Missing config.json?
Should there be a config.json? Following the example in the model card, but using the path to my local git clone of this repository:
model = ColQwen2.from_pretrained(
<local-path>/colqwen2-v0.1,
torch_dtype=torch.bfloat16,
local_files_only=True,
device_map="cuda:0").eval()
it gave me this error:
E OSError: We couldn't connect to 'https://huggingface.co' to load this file, couldn't find it in the cached files and it looks like vidore/colqwen2-base is not the path to a directory containing a file named config.json.
E Checkout your internet connection or see how to run the library in offline mode at 'https://huggingface.co/docs/transformers/installation#offline-mode'.
/ThirdParty/transformers/src/transformers/utils/hub.py:446: OSError
The longer error is here:
/ThirdParty/transformers/src/transformers/modeling_utils.py:3408: in from_pretrained
config, model_kwargs = cls.config_class.from_pretrained(
/ThirdParty/transformers/src/transformers/configuration_utils.py:538: in from_pretrained
config_dict, kwargs = cls.get_config_dict(pretrained_model_name_or_path, **kwargs)
/ThirdParty/transformers/src/transformers/configuration_utils.py:567: in get_config_dict
config_dict, kwargs = cls._get_config_dict(pretrained_model_name_or_path, **kwargs)
────────────────────
Directions:
A – In the thread, what device_map value is passed to ColQwen2.from_pretrained?
B – Reproduce word for word the part of the thread that starts at the words "Should there be" and stops after "file named config.json.".

(Some items)
────────────────────
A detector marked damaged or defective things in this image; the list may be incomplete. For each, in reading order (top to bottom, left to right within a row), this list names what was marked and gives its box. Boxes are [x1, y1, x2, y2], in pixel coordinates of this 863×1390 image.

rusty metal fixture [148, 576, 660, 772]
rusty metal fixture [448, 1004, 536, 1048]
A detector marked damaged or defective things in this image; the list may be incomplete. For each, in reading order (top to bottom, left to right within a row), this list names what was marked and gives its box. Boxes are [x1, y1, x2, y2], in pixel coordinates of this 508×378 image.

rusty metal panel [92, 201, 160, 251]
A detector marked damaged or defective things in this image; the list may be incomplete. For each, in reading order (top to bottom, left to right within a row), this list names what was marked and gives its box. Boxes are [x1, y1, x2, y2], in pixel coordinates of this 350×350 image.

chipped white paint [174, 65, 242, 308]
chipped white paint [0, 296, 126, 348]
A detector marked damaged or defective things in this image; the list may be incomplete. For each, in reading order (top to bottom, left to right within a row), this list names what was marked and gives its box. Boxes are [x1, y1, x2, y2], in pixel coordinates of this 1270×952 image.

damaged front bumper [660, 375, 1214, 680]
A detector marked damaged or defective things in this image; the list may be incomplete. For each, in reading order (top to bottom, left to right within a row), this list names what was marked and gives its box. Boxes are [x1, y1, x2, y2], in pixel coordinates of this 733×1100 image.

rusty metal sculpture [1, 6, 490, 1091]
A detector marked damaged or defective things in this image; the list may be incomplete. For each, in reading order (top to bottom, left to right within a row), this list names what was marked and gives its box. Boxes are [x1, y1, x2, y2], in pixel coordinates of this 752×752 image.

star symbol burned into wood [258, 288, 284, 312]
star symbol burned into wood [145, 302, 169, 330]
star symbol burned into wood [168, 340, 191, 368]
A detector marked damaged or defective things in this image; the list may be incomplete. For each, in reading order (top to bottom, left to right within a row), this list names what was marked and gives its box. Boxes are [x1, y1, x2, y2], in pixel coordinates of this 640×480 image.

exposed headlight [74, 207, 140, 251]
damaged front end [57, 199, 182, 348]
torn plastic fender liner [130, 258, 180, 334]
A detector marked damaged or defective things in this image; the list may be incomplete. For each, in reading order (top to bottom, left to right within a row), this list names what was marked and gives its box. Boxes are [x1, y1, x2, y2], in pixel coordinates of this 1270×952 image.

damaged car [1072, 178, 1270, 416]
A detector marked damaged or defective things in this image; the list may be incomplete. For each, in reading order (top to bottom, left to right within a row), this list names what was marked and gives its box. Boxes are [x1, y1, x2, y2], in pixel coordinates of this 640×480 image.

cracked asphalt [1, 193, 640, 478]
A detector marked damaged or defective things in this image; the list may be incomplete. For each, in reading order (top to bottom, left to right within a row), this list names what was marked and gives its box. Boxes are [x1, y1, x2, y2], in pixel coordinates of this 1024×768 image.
────────────────────
Task results:
A – "cuda:0"

B –
Should there be a config.json? Following the example in the model card, but using the path to my local git clone of this repository:
model = ColQwen2.from_pretrained(
<local-path>/colqwen2-v0.1,
torch_dtype=torch.bfloat16,
local_files_only=True,
device_map="cuda:0").eval()
it gave me this error:
E OSError: We couldn't connect to 'https://huggingface.co' to load this file, couldn't find it in the cached files and it looks like vidore/colqwen2-base is not the path to a directory containing a file named config.json.